▸ Brano fornito:
┌──
"Le lotte politiche non sono corporative. Quando scendo in piazza non posso dimenticare di essere femminista, antifascista, antirazzista, antisessista, anticlericale.
La formula da social forum non va bene perché c’e’ troppa gente con la quale non voglio avere a che fare. La formula del gay pride non va bene perché molti gay sono misogini e nelle loro battaglie legittimano il concetto di famiglia che condanna me ad avere un unico destino di moglie e madre.
La formula del corteo antifascista non va bene perché in piazza arrivano fior di machisti che mostrano i muscoli e fanno azioni “virili” che non si addicono alle mie convinzioni.
La formula dei cortei antirazzisti non va bene per lo stesso motivo e perché a marciare con gli uomini di altre razze e altre culture legittimo le violenze che essi compiono contro le donne.
Non mi piace molto neppure avere a che fare con certi compagni dei centri sociali che legittimano comportamenti sessisti, fanno finta di non vedere se un “compagno” picchia in pubblico una “compagna” e usano le donne solo in maniera decorativa per addobbare i carri delle manifestazioni o per piazzarle in apertura del corteo così la foto nei quotidiani è garantita.
Non mi piace partecipare a nulla che non sia coerente con le mie idee ed è per questo che non salirò sul palco a prendermi il mio pezzo di visibilità concesso dalle associazioni istituzionalizzate. Non rivolgerò la parola a nessuno che possa incrinare la mia coerenza perché io voglio vedere solo quello che ci divide e non voglio contaminare. Voglio accentrare, fagocitare. Io non voglio attraversare mantenendo la mia identità, voglio il mio spazio assoluto senza opposizioni di nessun tipo, senza antipatici dibattiti, senza amore per la complessità.
Esigo il massimo della semplificazione. C’e’ la destra e c’e’ la sinistra. C’e’ un centro e poi ci sono io che sono una cosa a parte e non voglio avere a che fare con nessuno. Tutto ciò che non sta nella mia idea di “sinistra” dovrà stare certamente a destra.
A me piace la frammentazione perché se io sto frammentata emergo. Se invece mi accorpo allora sparisco. Perciò mi piace creare scissioni addirittura oltre le mie stesse parole d’ordine. Perciò mi piace che tutt* vengano a me perché la mia parola è verbo e io faccio miracoli, il mio nome è gesù.
Io sono fatta così, non riesco a mantenere aperta una dialettica anche aspra. Se non sono d’accordo con qualcun* lo guardo storto, non ci parlo più, anzi trovo ogni pretesto per descriverl* come il più infame o la più infame dei/delle compagn*.
└──
▸ Dati registrati:
┌──
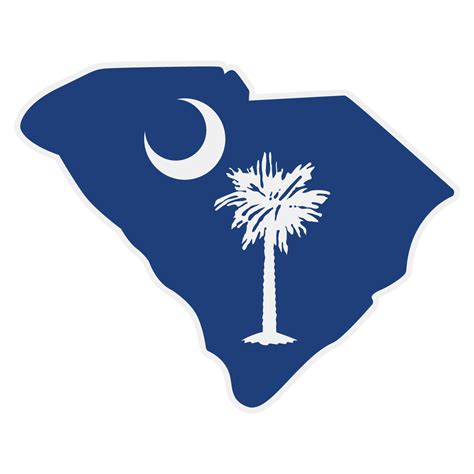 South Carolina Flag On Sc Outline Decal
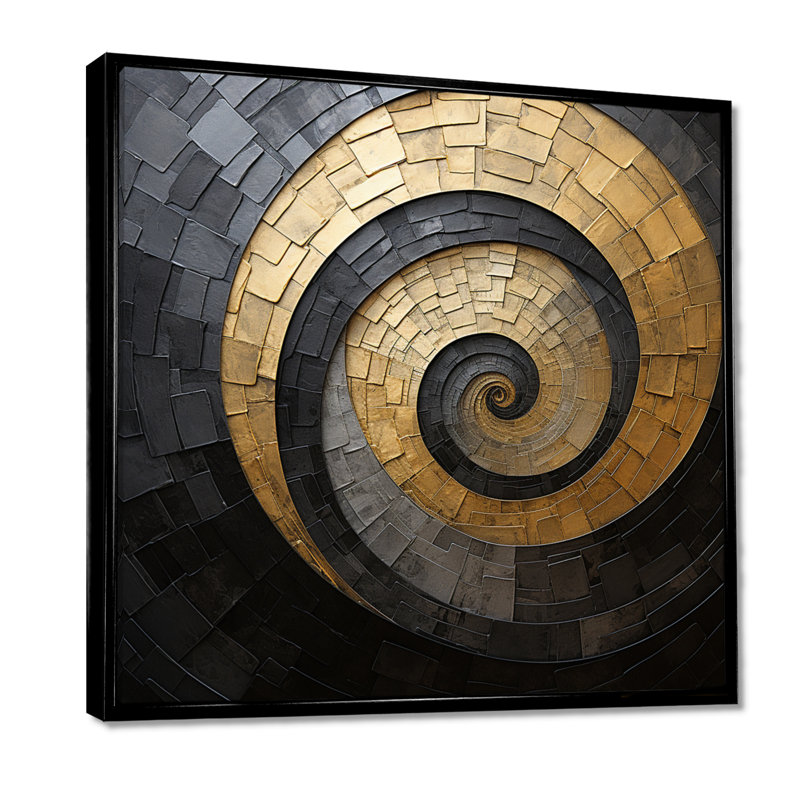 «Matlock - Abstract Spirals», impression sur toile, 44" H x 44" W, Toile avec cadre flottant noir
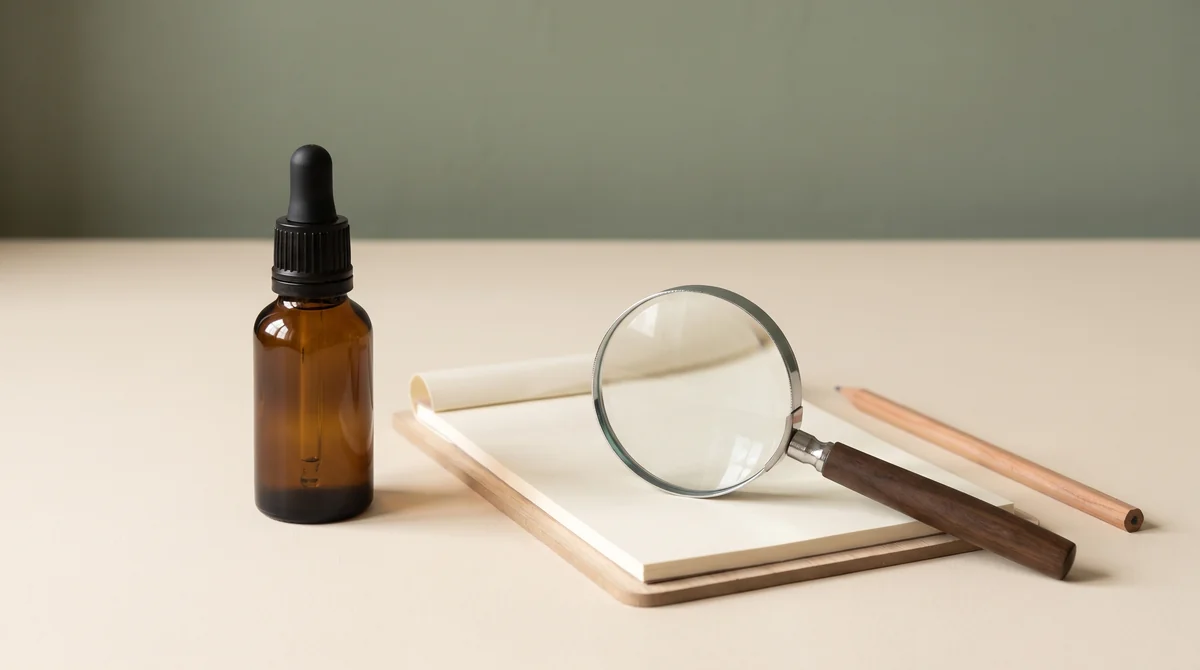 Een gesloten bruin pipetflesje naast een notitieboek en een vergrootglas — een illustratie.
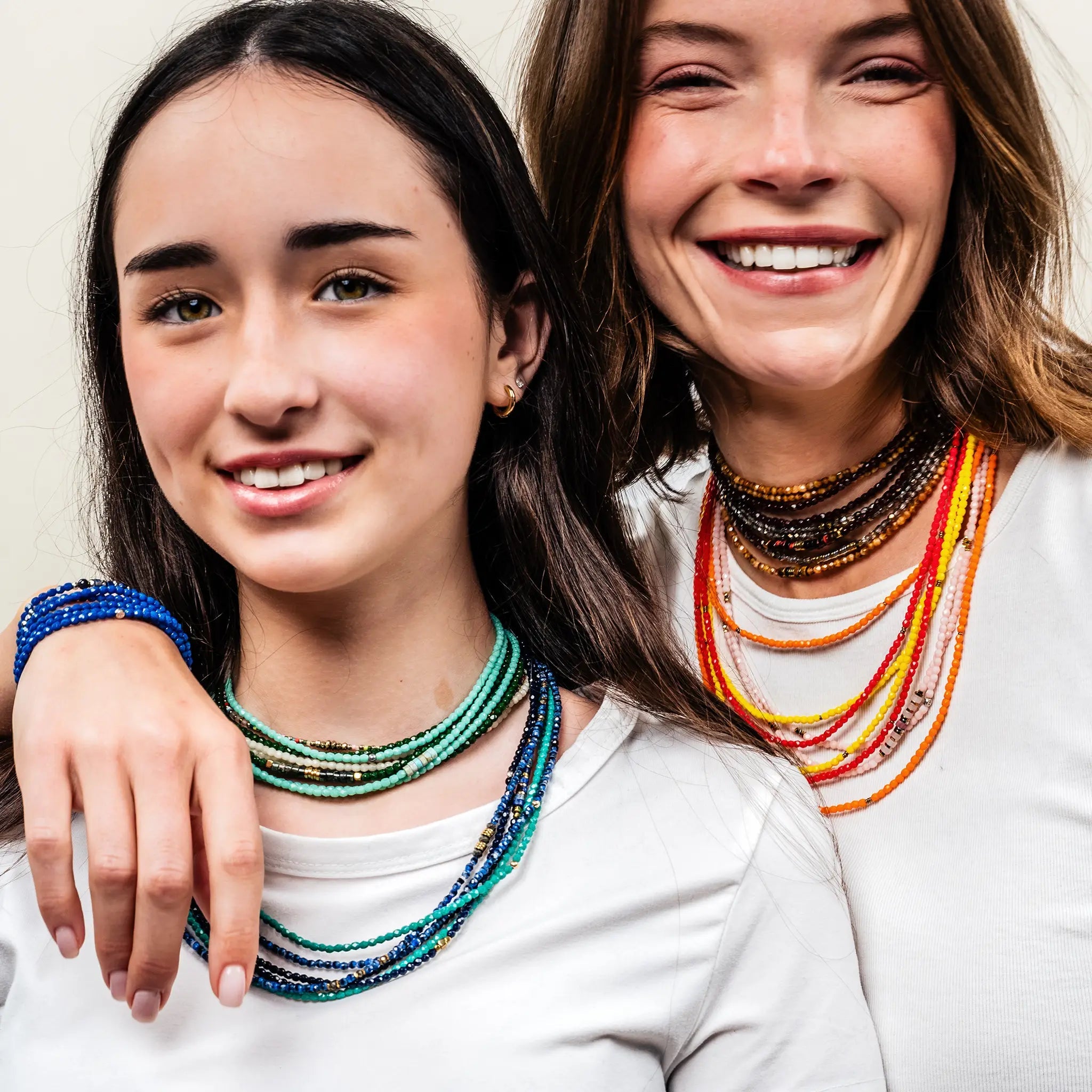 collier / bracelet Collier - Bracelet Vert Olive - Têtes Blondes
└──
▸ Obiettivo del compito: Continua il brano sulla militanza politica a partire dalla sua ultima frase. I dati riportati provengono da una fonte diversa dal brano.

▸ Esercizio svolto:
Questo si chiama separatismo strategico, nel senso che strategicamente mi separo – quando voglio – persino da me stessa ed esigo di riunirmi in altre occasioni. Nella mia lotta politica i matrimoni di interesse vanno bene solo per area. Area antagonista. Già le associazioni mi stanno strette e ogni cosa che ha a che fare con il termine “istituzionale” mi procura una allergia permanente.
Do’ grande valore al termine autogestione, autofinanziamento, autodafe’. Che non basta autogestire e autofinanziare e fare da me tutta la mia precaria vita. Qui la mia coerenza comincia a fare acqua: E’ un obbligo morale quello di comprare bandiere, contribuire alle spese dei processi dei compagni anche se hanno fatto emerite stronzate che io non condivido, andare ad improponibili cene sociali in cui per 5 euro ti danno pasta scondita e un po’ di insalata con le verdure di scarto della coop. E’ un obbligo morale non bere coca cola, non comprare scarpe della nike, mobili dell’ikea, anche se costano in maniera decente e qualche volta ci sono le offerte che a 20 euro ti compri un letto con il materasso dentro.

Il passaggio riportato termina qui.